The FSC’s submission calls for the LISC to be retained but payments paused for two years in line with the delay in the superannuation guarantee (SG).

The FSC’s suggestion is both sensible and equitable in circumstances where the intended recipients of the LISC - low income earners (those earning $37,000 a year or less) - became the unwitting victims of the former Labor Government’s folly in tying the delivery of a superannuation benefit to a politically-disputed tax, the Minerals Resource Rent Tax (MRRT). 

While in Opposition the Coalition vowed to repeal the MRRT and made clear that the LISC represented collateral damage in that exercise. It did not, however, similarly abandon the rise in the superannuation guarantee to 12 per cent, choosing instead to extend the time-table for the SG rise.

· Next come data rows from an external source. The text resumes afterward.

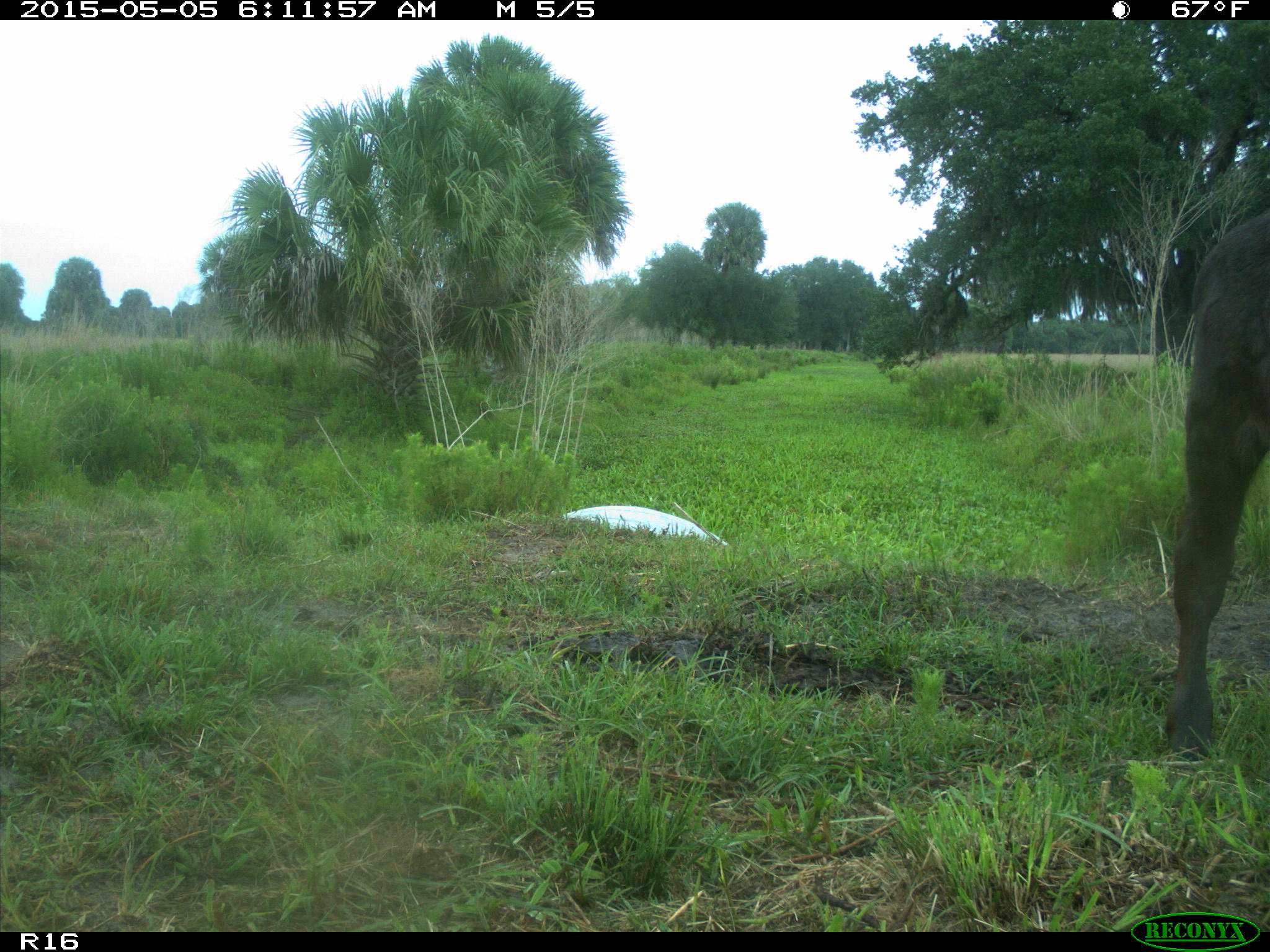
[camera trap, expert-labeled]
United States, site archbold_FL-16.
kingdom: Animalia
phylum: Chordata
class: Mammalia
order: Artiodactyla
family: Bovidae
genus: Bos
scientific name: Bos taurus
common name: domestic cow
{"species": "Bos taurus (domestic cow)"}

It therefore makes good sense for the Government to revisit the LISC not only on equity grounds but on the basis that it represents an initiative which will help alleviate pressure on the Federal Budget in years to come by helping to build superannuation balances of lower income earners. Pausing LISC payments for two years represents a vastly better option than simply abolishing the initiative. 

What both sides of Australian politics need to acknowledge is that with the exception of some bi-partisanship on lifting the superannuation guarantee to 12 per cent, the ball has been dropped in terms of addressing the challenge of longevity and the objective of greater retirement incomes self-sufficiency.

The call, also contained in the FSC’s pre-Budget submission, for the completion of another Intergenerational Report in 2014 deserves the support of the entire financial services industry because it will assist in placing some genuine context around the policy development which must come out of the forthcoming Financial Systems Review.

The last Intergenerational Report was produced by the Treasury in 2010 and with a change in economic fortunes - not to mention a change in Government - it is clearly time for the Treasury to embark on another such exercise. 

The longevity and consequent social welfare challenges which are confronting Australia need to be re-examined, and a further Intergenerational Report is the most appropriate vehicle to initiate this process.